En tant que principal actionnaire, le gouvernement a dû avouer ne pas être au courant des transactions avec le Soudan. Lorsque la Belgique est devenue actionnaire de BNP Paribas, elle a pu choisir deux administrateurs, mais ceux-ci ont dû être approuvés par le Conseil d’administration et finalement nommés par les actionnaires de BNP Paribas. Au lendemain du sauvetage des trois plus grandes banques en 2008,il n’y eut pas de réponse à la question de comment l’État allait rendre des comptes sur l’argent public qui fut investi dans ces banques. En 2014, Emiel Van Broekhoven, un des administrateurs de BNP Paribas proposés par la Belgique, affirme sans rougir qu’il ne fait pas de rapport au ministre des Finances ou à qui que ce soit d’autre d’ailleurs. Ce sont des administrateurs indépendants. Dans une interview avec De Standaard (07/09/2014), il suggère que le code des sociétés ne permet pas à un administrateur indépendant de relayer des informations concernant l’entreprise à des tiers. En soulignant la faible position de négociation dans laquelle se trouvait la Belgique, il se débarrasse habilement d’un mécanisme de contrôle formel.

La relation État-banques

Le ministre des Finances se comporte comme un actionnaire. Sa première réaction fut un soulagement parce que "les profits et les dividendes n’ont pas été pas affectés". Plus tard, quand Koen Geens a dû répondre aux questions parlementaires sur le sujet, il déplorait la lenteur de la banque en la matière : "BNP, déjà avertie en 2006 par les autorités américaines qu’elle violait l’embargo imposé au Soudan, a mis 18 mois pour réagir." Le dossier des États-Unis montre très clairement la cause de cette "lenteur mortelle". La banque savait que les transactions étaient illégales, mais estimait plus importants leurs intérêts commerciaux. Geens a décidé que la banque avait droit à une deuxième chance parce qu’elle avait avoué sa culpabilité. Le ministre est aussi indifférent par rapport à l’inutilité du mandat des administrateurs et l’absence de contrôle sociétal que le Département de la Justice des États-Unis.

Ce scandale, tout comme la crise de 2008 et les nombreux autres scandales bancaires qui se sont révélés depuis, met en lumière le fait qu’il existe un besoin de contrôle sociétal sur les banques. Les gouvernements qui, depuis la crise financière, sont devenus actionnaires de banques, ne permettent pas un tel contrôle. Faut-il alors vendre les actions ? De nombreux partis demandent une vente rapide de ces actions. L’État ne serait dès lors plus associé à de tels scandales.

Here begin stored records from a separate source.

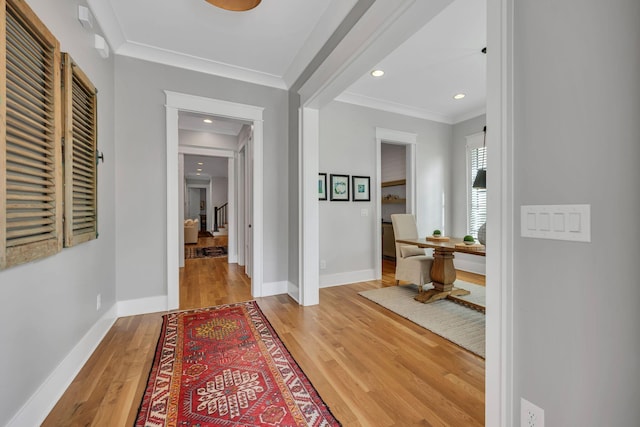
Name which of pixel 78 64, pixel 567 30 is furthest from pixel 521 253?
pixel 78 64

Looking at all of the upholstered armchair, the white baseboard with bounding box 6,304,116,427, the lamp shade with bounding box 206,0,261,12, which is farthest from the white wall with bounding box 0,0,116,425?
the upholstered armchair

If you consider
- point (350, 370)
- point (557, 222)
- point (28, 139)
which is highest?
point (28, 139)

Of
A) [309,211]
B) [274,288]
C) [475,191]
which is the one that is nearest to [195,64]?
[309,211]

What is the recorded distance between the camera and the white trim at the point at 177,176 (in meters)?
2.87

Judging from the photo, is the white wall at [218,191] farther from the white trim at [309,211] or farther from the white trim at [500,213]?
the white trim at [500,213]

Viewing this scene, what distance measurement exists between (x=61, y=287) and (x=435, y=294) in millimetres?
3342

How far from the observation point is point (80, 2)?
75.7 inches

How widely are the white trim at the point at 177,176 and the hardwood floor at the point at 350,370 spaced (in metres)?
0.44

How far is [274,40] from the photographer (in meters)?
2.66

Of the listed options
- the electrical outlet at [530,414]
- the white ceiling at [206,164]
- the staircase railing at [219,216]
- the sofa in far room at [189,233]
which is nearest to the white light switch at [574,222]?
the electrical outlet at [530,414]

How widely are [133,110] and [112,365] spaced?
7.69 ft

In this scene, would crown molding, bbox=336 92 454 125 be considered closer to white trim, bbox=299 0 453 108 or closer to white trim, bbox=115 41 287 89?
white trim, bbox=115 41 287 89

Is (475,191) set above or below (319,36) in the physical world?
below

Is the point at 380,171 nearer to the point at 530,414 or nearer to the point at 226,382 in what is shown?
the point at 226,382
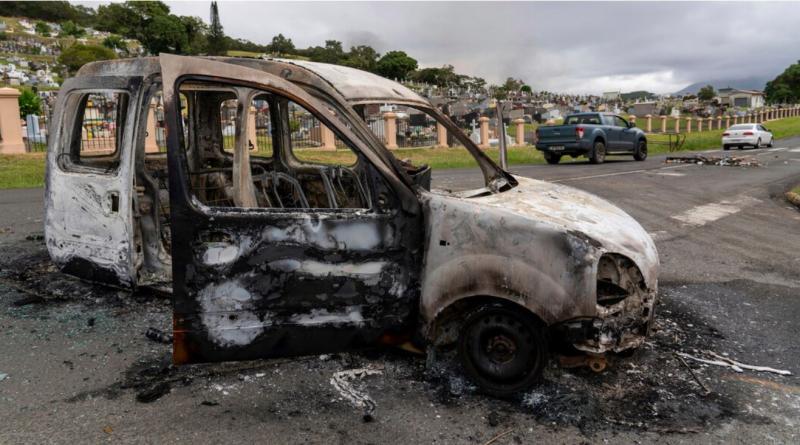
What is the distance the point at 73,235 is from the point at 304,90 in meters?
2.43

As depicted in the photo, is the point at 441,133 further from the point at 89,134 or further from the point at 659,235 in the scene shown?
the point at 89,134

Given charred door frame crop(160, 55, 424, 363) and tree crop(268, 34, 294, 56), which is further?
tree crop(268, 34, 294, 56)

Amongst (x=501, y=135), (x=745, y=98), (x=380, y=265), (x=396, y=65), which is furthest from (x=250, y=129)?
(x=745, y=98)

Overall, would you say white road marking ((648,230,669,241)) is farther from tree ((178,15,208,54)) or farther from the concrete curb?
tree ((178,15,208,54))

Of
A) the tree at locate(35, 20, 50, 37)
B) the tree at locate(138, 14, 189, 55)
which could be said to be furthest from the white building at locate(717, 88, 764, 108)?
the tree at locate(35, 20, 50, 37)

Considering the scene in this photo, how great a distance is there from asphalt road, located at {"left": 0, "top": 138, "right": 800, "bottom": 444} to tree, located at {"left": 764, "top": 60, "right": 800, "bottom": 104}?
4320 inches

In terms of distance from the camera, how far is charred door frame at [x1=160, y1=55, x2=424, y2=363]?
3.22 m

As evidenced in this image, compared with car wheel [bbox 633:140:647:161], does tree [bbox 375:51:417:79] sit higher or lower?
higher

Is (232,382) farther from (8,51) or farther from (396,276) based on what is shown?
(8,51)

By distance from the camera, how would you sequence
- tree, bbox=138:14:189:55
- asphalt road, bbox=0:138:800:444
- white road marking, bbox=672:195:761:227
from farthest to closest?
tree, bbox=138:14:189:55 < white road marking, bbox=672:195:761:227 < asphalt road, bbox=0:138:800:444

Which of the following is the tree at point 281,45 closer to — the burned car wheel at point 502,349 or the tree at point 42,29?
the tree at point 42,29

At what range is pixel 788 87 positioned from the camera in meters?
96.1

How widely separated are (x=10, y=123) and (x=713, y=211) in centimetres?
1990

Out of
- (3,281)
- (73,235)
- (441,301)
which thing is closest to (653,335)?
(441,301)
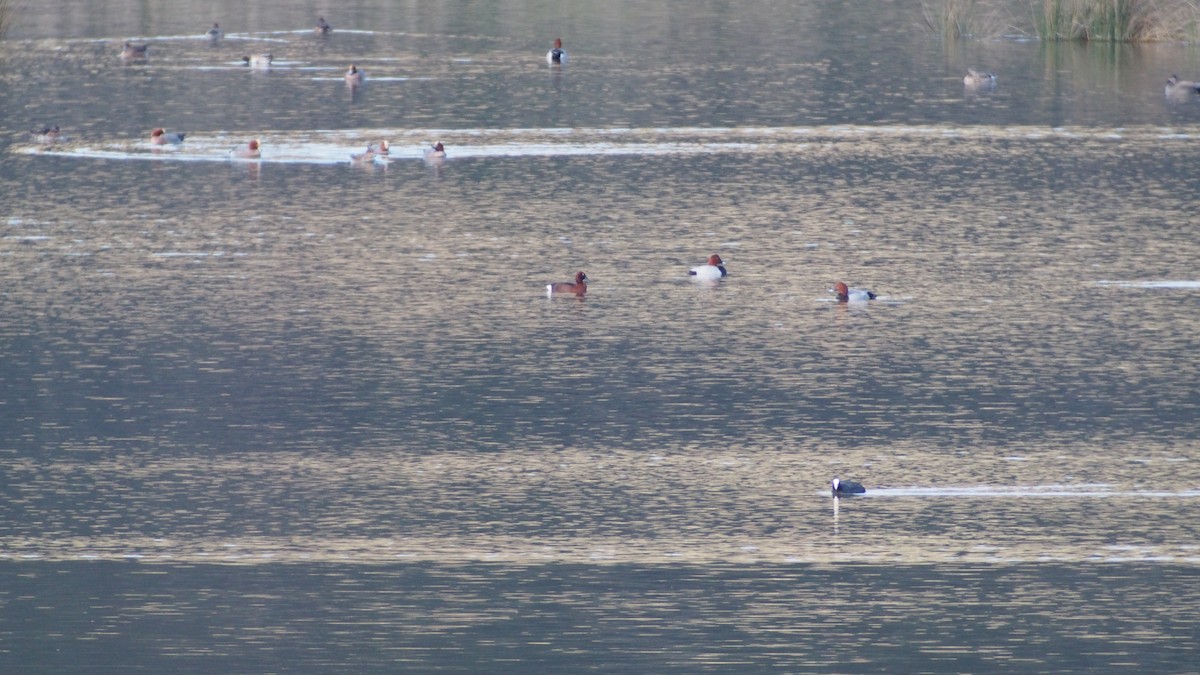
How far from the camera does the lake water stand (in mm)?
12078

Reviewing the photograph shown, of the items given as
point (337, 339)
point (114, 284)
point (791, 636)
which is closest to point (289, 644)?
point (791, 636)

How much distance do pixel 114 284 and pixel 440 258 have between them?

Mais cela résout-il le problème sous-jacent ? Les banques peuvent-elles affirmer que tout, même la loi, doit céder la place à leurs intérêts commerciaux ? La relation entre l’État et ces banques est paradoxale. En tant qu’actionnaire qui s’intéresse avant tout aux dividendes, l’État est devenu une force motrice derrière ce problème systémique.

Pourtant, le contrôle sociétal devra passer par des institutions publiques pour qu’il puisse être réellement vigoureux. Seul un mouvement issu de la société peut affronter l’emprise du capital sur l’État. Il est positif qu’il y ait des individus et des organisations qui n’acceptent pas les excuses de BNP Paribas et du ministre des Finances et qui, par exemple, décident de changer de banque. C’est un pas salutaire en tant que clients, que nous pouvons également interpréter comme un signal politique.